(Stored records)
------------
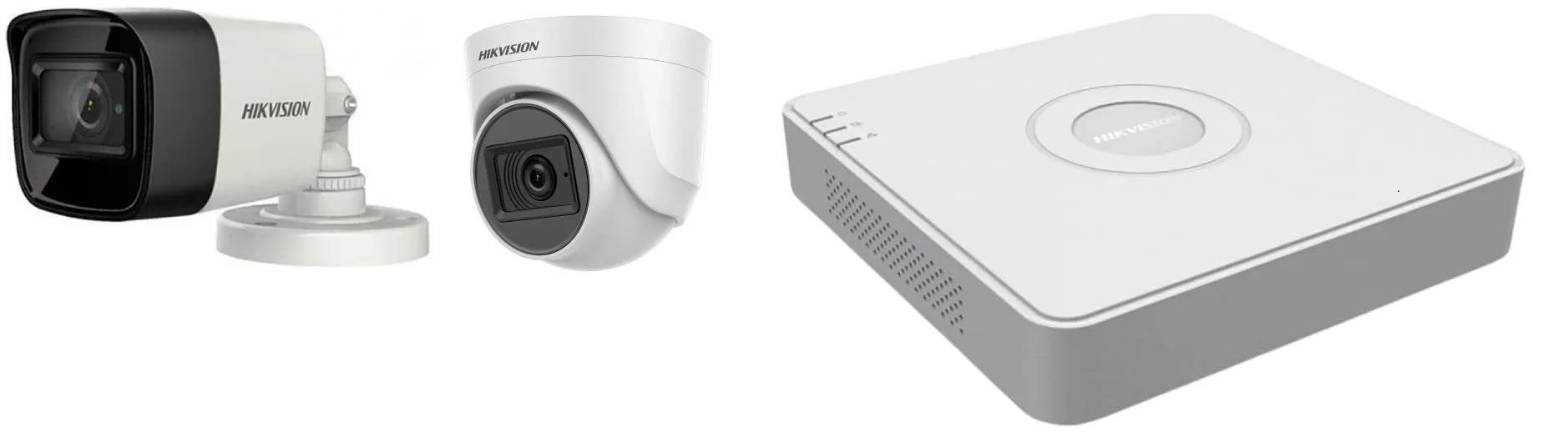 Hikvision DS-2CE16D0T-EXIPF Fixed Mini Bullet Camera, 2MP - White Black With Hikvision DS-2CE76D0T-EXIPF Indoor Fixed Turret Camera, 2MP - White Black + Hikvision DS-7104HGHI-K1 Lite Mini DVR, 4-ch, 1080p - White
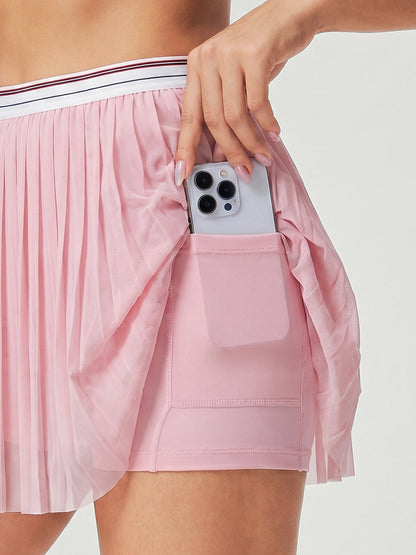 Light Pink Pleated A-Line Sports Skirt
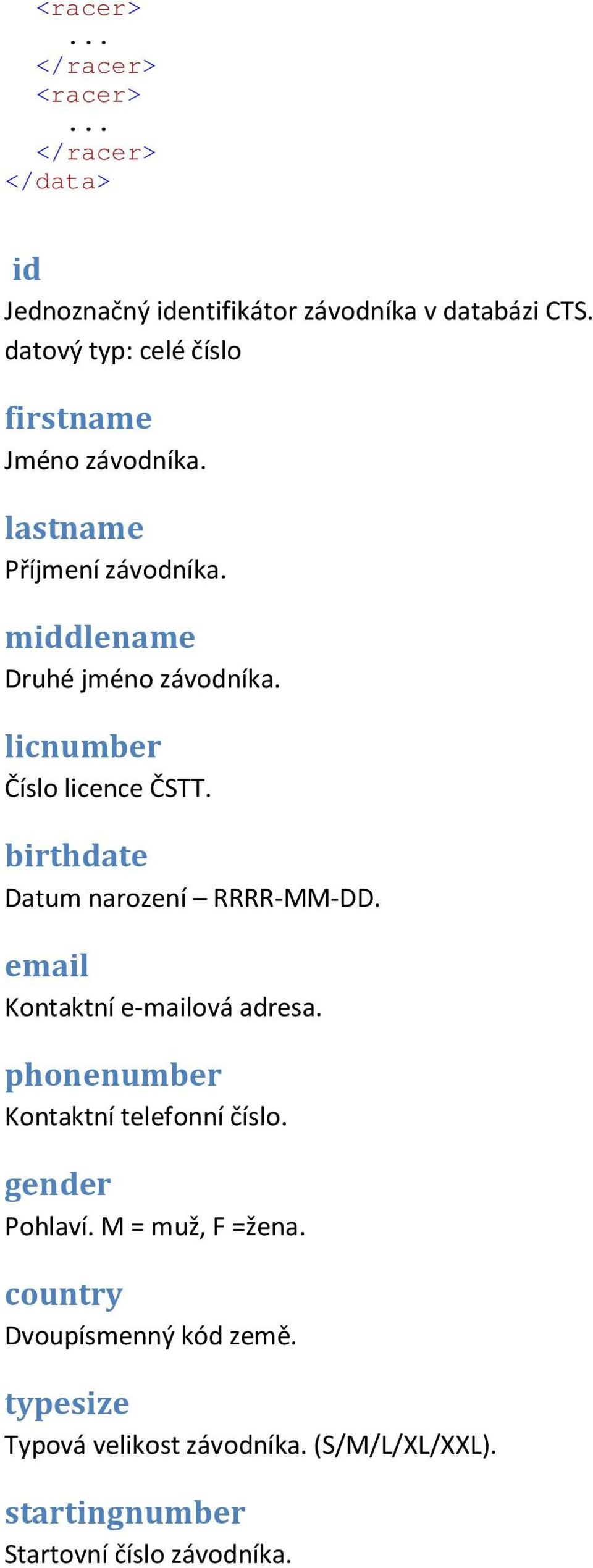birthdate Datum narození RRRR-MM-DD. email Kontaktní e-mailová adresa. phonenumber Kontaktní telefonní číslo.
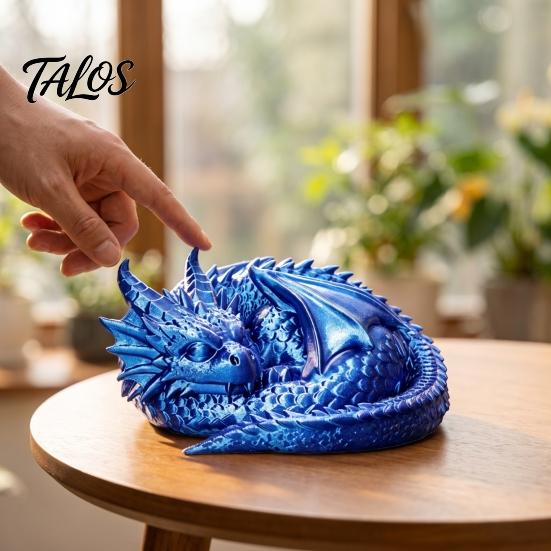 Cute Dragon Toy for Collectors 3D Printed Golden Statue, Fantasy Desktop Ornament, Collectible Creative Room Accessory Art Craft Toy, Unique Gift Kids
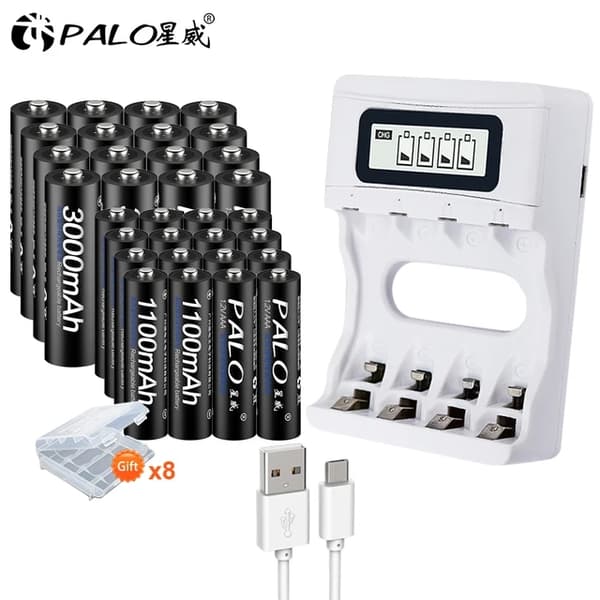 Uudelleenladattavat paristot, 3000mAh kapasiteetti, älykäs laturi, 12V, 8AA AAA ja laturi
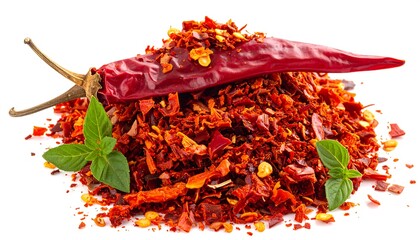 Pile of red chili flakes with whole chili pepper
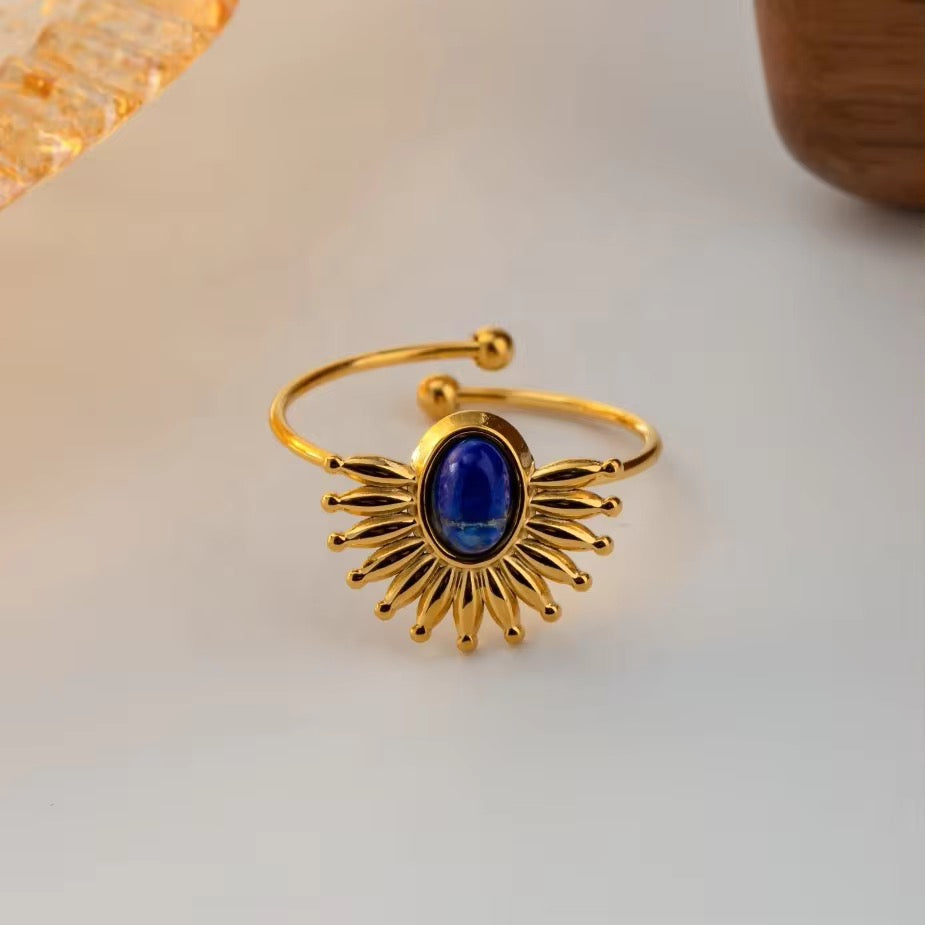 Azure Sunburst Ring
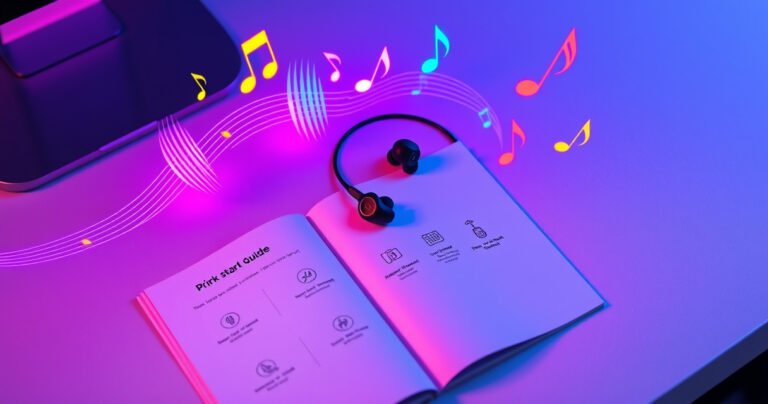 A sleek pair of Prime Audio earbuds resting on a soft, modern desk, surrounded by glowing sound waves and vibrant musical notes. An open instruction booklet lies beside them, with bright icons illustrating a quick start guide. The background features a subtle, tech-inspired pattern, evoking a sense of innovation and audio clarity.
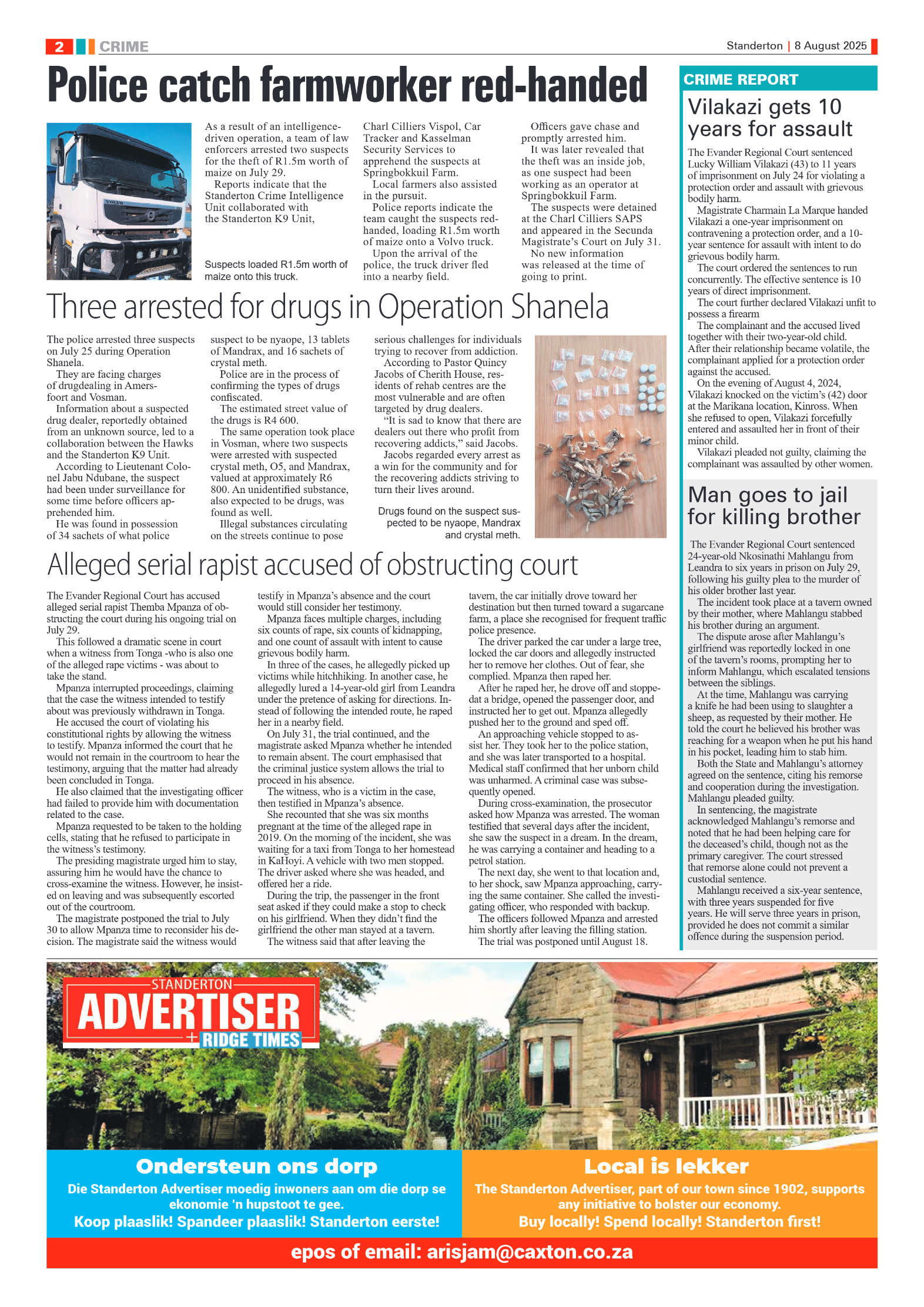 Standerton Advertiser 8 August 2025 page 2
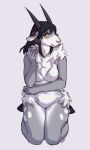  2018 anthro black_hair breasts caprine chest_tuft dakota_(kaggy1) featureless_breasts female fur grey_fur hair horn kneeling looking_at_viewer lukiri mammal multicolored_fur sheep slightly_chubby solo tuft white_fur yellow_eyes 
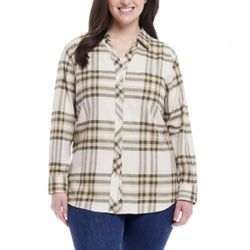 Weatherproof Vintage Button-Up Classic-Fit Long-Sleeve Lightweight Plaid Flannel Shirt 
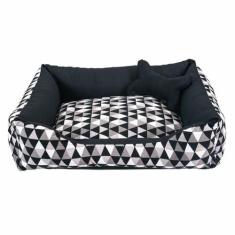 Cama para Cachorro ou Gato Tamanho Grande 70x55cm + Ossinho Geométrico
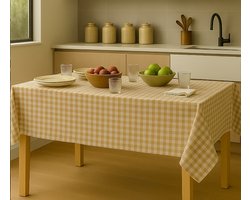 Bont geruit Tafelkleed met Vlekbestendige Behandeling , katoenen tafellaken ruit 135 x 135 beige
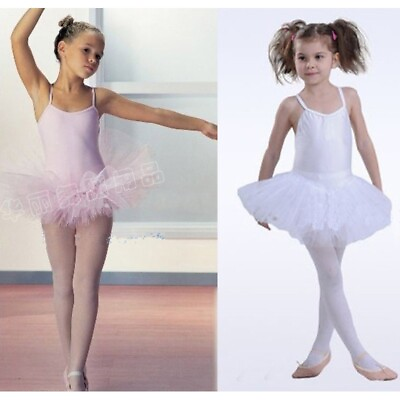 #ad Girls Party Ballet Tutu Kids Dance Gymnastics Leotards Bodysuit Dress Skirt 4 8Y $12.59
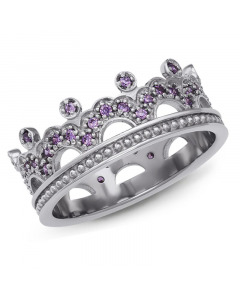 Серебряное кольцо с фиолетовым кубическим цирконием. Артикул 9120036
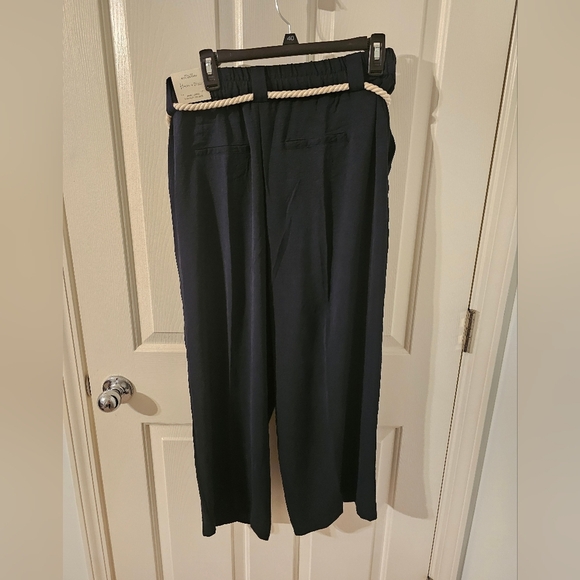 Haven and Blair NWT Navy Pull On Wide Leg Cropped Size L - Picture 5 of 8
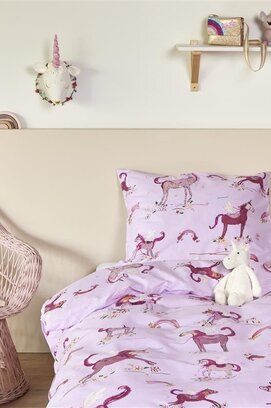 Beddinghouse x Hanneke de Jager Dekbedovertrek Unicorn Pink Paradise  roze 200x200 cm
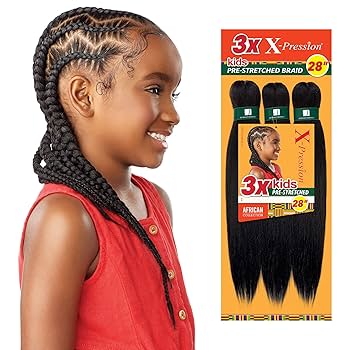 Sensationnel Kids Xpression Pre-Stretched Braiding Hair, 1 Pack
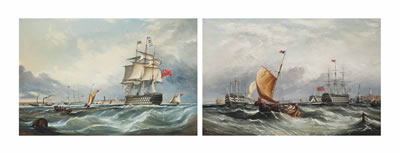 A three-decker calling for a pilot at the entrance to Portsmouth Harbour, with a paddle steamer and other shipping beyond; and Fishermen on a blustery day with prison hulks and a three-decker lying at anchor in Portsmouth Harbour (2)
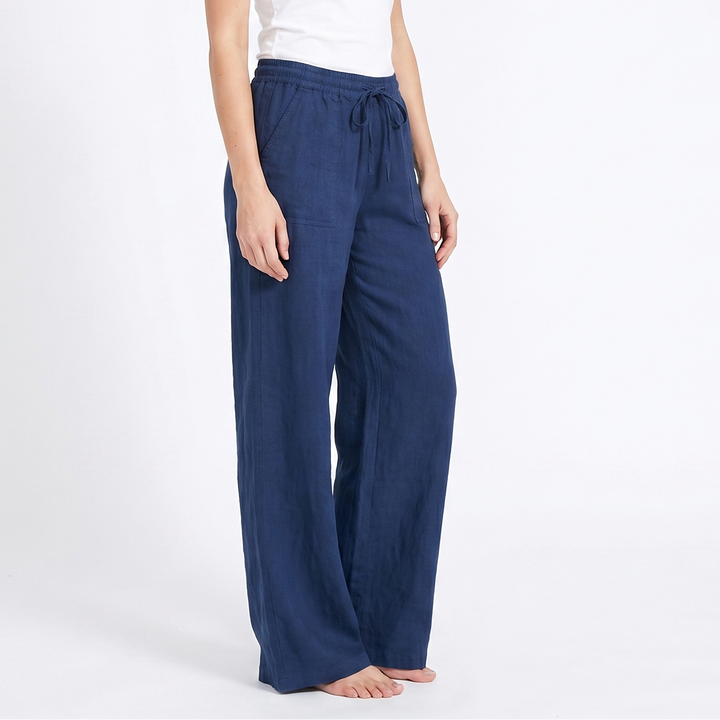 Linen Wide Leg Pants - Drawstring Low Rise Beach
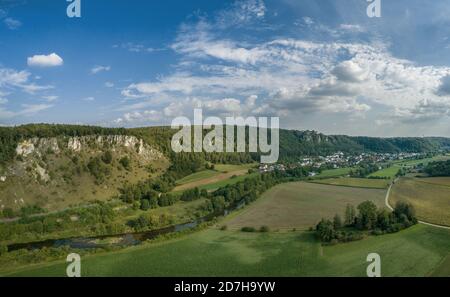 Réserve naturelle Arnsberger Leite / Altmuehltal photo aérienne, Allemagne, Bavière, Oberbayern, haute-Bavière, NSG Arnsberger Leite/Altmuehltal Banque D'Images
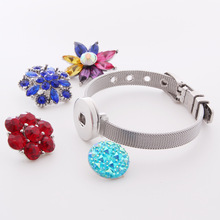 New Fashion SG0020 stainless steel slim snap bracelets Watchband Bangles fit 18MM snap buttons DIY accessories wholesale 2024 - buy cheap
------------
- _WHAT YOU NEED TO DO_
Render each of the stored records above as an item in a numbered list, skipping any blank lines and omitting the pictures.

- _SOLVED PROBLEM_
1.  Hikvision DS-2CE16D0T-EXIPF Fixed Mini Bullet Camera, 2MP - White Black With Hikvision DS-2CE76D0T-EXIPF Indoor Fixed Turret Camera, 2MP - White Black + Hikvision DS-7104HGHI-K1 Lite Mini DVR, 4-ch, 1080p - White
2.  Light Pink Pleated A-Line Sports Skirt
3. birthdate Datum narození RRRR-MM-DD. email Kontaktní e-mailová adresa. phonenumber Kontaktní telefonní číslo.
4.  Cute Dragon Toy for Collectors 3D Printed Golden Statue, Fantasy Desktop Ornament, Collectible Creative Room Accessory Art Craft Toy, Unique Gift Kids
5.  Uudelleenladattavat paristot, 3000mAh kapasiteetti, älykäs laturi, 12V, 8AA AAA ja laturi
6.  Pile of red chili flakes with whole chili pepper
7.  Azure Sunburst Ring
8.  A sleek pair of Prime Audio earbuds resting on a soft, modern desk, surrounded by glowing sound waves and vibrant musical notes. An open instruction booklet lies beside them, with bright icons illustrating a quick start guide. The background features a subtle, tech-inspired pattern, evoking a sense of innovation and audio clarity.
9.  Standerton Advertiser 8 August 2025 page 2
10.   2018 anthro black_hair breasts caprine chest_tuft dakota_(kaggy1) featureless_breasts female fur grey_fur hair horn kneeling looking_at_viewer lukiri mammal multicolored_fur sheep slightly_chubby solo tuft white_fur yellow_eyes 
11.  Weatherproof Vintage Button-Up Classic-Fit Long-Sleeve Lightweight Plaid Flannel Shirt 
12.  Cama para Cachorro ou Gato Tamanho Grande 70x55cm + Ossinho Geométrico
13.  Bont geruit Tafelkleed met Vlekbestendige Behandeling , katoenen tafellaken ruit 135 x 135 beige
14.  #ad Girls Party Ballet Tutu Kids Dance Gymnastics Leotards Bodysuit Dress Skirt 4 8Y $12.59
15.  Серебряное кольцо с фиолетовым кубическим цирконием. Артикул 9120036
16.  Haven and Blair NWT Navy Pull On Wide Leg Cropped Size L - Picture 5 of 8
17.  Beddinghouse x Hanneke de Jager Dekbedovertrek Unicorn Pink Paradise  roze 200x200 cm
18.  Sensationnel Kids Xpression Pre-Stretched Braiding Hair, 1 Pack
19.  A three-decker calling for a pilot at the entrance to Portsmouth Harbour, with a paddle steamer and other shipping beyond; and Fishermen on a blustery day with prison hulks and a three-decker lying at anchor in Portsmouth Harbour (2)
20.  Linen Wide Leg Pants - Drawstring Low Rise Beach
21.  Réserve naturelle Arnsberger Leite / Altmuehltal photo aérienne, Allemagne, Bavière, Oberbayern, haute-Bavière, NSG Arnsberger Leite/Altmuehltal Banque D'Images
22.  New Fashion SG0020 stainless steel slim snap bracelets Watchband Bangles fit 18MM snap buttons DIY accessories wholesale 2024 - buy cheap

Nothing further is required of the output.